The most common reasons for on-the-job stress are feeling overwhelmed by the amount of work expected, interpersonal conflicts, seeking a balance between work and personal time, and concerns about job security. So what can you do to help your workers, your staff and yourself reduce stress? Here are a few suggestions:
Clearly communicate expectations. A major source of stress for employees is that they don’t fully understanding what is expected of them. If they aren’t sure about how they are being judged, they may worry that they are falling short, so be specific about what constitutes a good job.
Don’t overload. We’re all trying to be as productive as possible, but we also need to be realistic about how much one person can achieve. Some people’s personalities are such that they stress if they can’t get everything done by the end of the workday.

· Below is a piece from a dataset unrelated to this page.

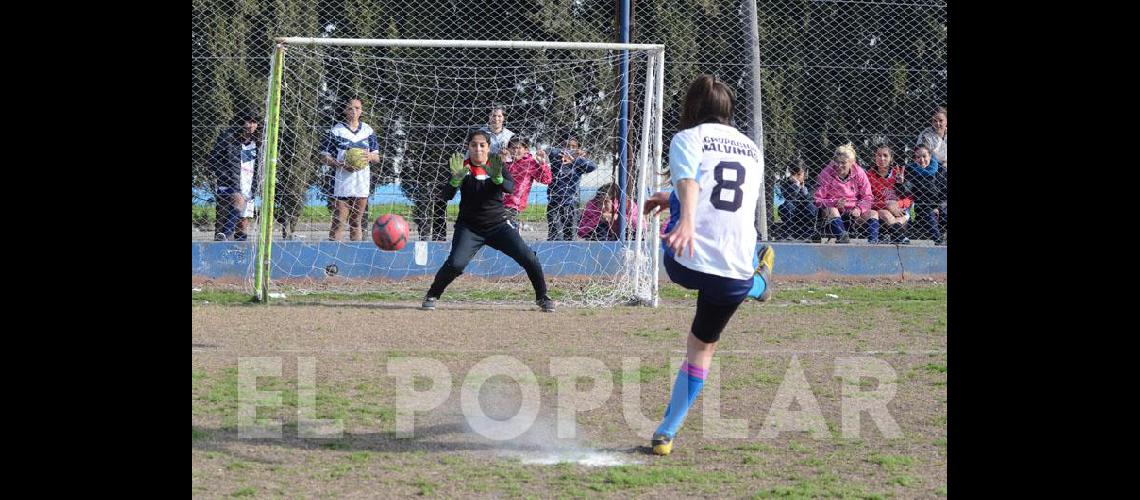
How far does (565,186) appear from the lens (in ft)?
42.0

If you pile too much work on them, they will never feel satisfied with a day’s efforts and the stress will build up.
Set priorities. If you give your employees a list of tasks, let them know the order of importance. That way the employee will address the most important items first, and that will reduce stress for both of you if everything on the list isn’t accomplished during that shift.

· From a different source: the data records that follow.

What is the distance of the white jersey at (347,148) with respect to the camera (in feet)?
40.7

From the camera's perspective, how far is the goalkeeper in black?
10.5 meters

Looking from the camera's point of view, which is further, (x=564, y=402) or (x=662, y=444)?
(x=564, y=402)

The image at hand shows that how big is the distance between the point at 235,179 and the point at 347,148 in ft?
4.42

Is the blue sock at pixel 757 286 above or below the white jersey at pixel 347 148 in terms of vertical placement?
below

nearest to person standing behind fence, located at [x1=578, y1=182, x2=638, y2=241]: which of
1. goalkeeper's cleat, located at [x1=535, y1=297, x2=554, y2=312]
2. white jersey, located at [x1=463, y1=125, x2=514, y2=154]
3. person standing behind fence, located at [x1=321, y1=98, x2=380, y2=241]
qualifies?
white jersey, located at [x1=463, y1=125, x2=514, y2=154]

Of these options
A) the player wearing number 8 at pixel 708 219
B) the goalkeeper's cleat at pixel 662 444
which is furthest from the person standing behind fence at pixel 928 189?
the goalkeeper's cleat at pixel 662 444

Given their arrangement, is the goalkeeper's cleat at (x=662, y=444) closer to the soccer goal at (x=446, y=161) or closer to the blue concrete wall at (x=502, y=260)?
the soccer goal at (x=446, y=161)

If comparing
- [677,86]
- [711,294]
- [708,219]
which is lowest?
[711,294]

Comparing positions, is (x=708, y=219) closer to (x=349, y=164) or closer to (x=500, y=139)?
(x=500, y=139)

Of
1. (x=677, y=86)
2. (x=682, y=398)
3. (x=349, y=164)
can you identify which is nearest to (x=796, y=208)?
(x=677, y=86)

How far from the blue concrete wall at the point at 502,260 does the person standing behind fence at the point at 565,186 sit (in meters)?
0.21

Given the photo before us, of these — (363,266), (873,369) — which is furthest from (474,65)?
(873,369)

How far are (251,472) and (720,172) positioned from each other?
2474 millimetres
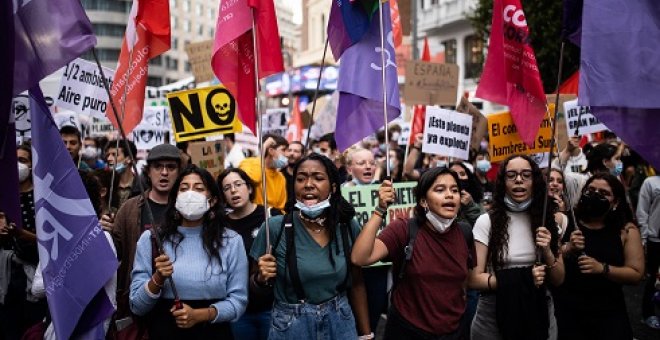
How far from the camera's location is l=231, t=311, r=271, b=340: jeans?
4.95 meters

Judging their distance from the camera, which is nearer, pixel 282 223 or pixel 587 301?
pixel 282 223

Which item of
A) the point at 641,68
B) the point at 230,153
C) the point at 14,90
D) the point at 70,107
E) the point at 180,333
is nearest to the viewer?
the point at 14,90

Be open and honest. Nobody likes to be kept in the dark, and if you create a culture of keeping secrets from the employees, the overall stress levels will rise dramatically. Your people need to know what’s going on and how it will affect their livelihoods.
Keep your workplace healthy and happy. Establish and enforce policies to keep your shop free from hostility, bullying and sexual harassment. Not only will this reduce stress, it will also reduce the risk of legal problems.
Life and work are never completely stress-free, but applying these common-sense actions will help alleviate the chronic stress that can get between your employees and the productivity they want to deliver.